Whether you work for a telco or a vendor, you have to protect your company’s property. When I was with Compwise, selling software that verified and analyzed tariffs, our software was protected by a dongle – if somebody copied the software but did not have the dongle, the software would not run. We utilized the HASP (Hardware Against Software Piracy) dongle made by Aladdin, to ensure our software was used in accordance with the customer contract.
I mostly work with financial institutions now; they also need to protect themselves against thieves. Recently I googled SafeNet, the business that acquired Aladdin, partly because they were purchased in turn by Gemalto, who featured in recent headlines after Ed Snowden claimed Gemalto had been hacked by the NSA and GCHQ. Looking at the links returned by Google, my attention was immediately drawn to the fifth result in the list:
This website has an ‘about’ page. It says SoftKey Solutions, the makers of these dongle workaround products, is:
…an offshore company operating on Mauritius when (sic) there’s no anti reverse engineering legislation.
Sadly, when I checked the testimonials page it only returned an error. I would have liked to see who recommended this product!
This reminded me of a distant memory. Compwise’s customer support function once received a very interesting call from a Chinese mobile operator. It seems somebody was unhappy with our product – and with the HASP dongle especially. They wanted some advice because they had tried to crack the dongle, but couldn’t work out how to do it!
It took us a while to realize that this Chinese CSP wasn’t our client, and that they were ‘experiencing the use of it’ by borrowing the software from other Chinese provider… whose name they refused to disclose. We told the man at the CSP that the dongle was impossible to crack. He found this news to be very upsetting. Maybe he felt like a dissatisfied customer, but if he wanted more satisfaction, then maybe he should have become an actual customer first.

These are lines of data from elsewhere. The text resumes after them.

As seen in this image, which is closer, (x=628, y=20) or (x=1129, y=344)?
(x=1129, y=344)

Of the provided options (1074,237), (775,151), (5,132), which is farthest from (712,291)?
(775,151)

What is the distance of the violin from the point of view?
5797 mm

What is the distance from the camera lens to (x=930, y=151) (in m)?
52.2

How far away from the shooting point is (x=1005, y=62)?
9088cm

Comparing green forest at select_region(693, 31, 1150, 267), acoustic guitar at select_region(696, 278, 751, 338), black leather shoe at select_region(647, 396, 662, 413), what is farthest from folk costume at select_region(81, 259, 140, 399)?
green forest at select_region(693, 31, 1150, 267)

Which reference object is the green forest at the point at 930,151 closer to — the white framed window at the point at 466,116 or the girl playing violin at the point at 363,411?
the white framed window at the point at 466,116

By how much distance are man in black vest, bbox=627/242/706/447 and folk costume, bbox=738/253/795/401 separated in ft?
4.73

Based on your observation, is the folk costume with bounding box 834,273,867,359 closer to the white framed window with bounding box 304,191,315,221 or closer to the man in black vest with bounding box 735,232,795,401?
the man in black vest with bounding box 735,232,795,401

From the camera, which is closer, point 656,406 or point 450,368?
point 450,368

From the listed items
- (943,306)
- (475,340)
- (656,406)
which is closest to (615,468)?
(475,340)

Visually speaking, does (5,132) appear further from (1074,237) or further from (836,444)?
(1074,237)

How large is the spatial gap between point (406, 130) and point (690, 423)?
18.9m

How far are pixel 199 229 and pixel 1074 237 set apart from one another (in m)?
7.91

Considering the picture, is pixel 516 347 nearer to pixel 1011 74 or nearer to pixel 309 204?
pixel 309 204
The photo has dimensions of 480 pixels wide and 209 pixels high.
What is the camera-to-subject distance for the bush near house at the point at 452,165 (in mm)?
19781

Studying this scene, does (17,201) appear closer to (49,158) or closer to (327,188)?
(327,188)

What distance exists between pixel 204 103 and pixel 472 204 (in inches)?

Luckily for us, it seems this man hadn’t heard of the Maldive-based SoftKey Solutions. However, if he is still out there and reading this, I can only ask he does not call me for support if he has any problems with their anti-dongle dongle. They may promise “..to provide you with a 100% working alternative to your original hardware dongle,” but they don’t provide a hotline for customer service.
From a legal perspective, the prohibition on dongle cracking services does not rely on anti reverse engineering laws. In fact, limited reverse engineering is legal in the US and other countries (for a detailed discussion, see this paper on Berkeley’s website). The legal objection to dongle workarounds is that they are a rather obvious breach of the software license agreement. Executing the software without the anti-piracy dongle counts as a case of unauthorized use.
Regardless, a quick read shows that the Mauritian legal system is largely based on English and French law, where the criminal and civil litigation is mainly English, as is company law, while substantive law is modelled on the French Napoleonic Code. Mauritius has chosen to maintain the Judicial Committee of the Privy Council in England as its highest court of appeal.
I wonder if SoftKey’s interpretation of the law is also a benchmark for the quality of their products.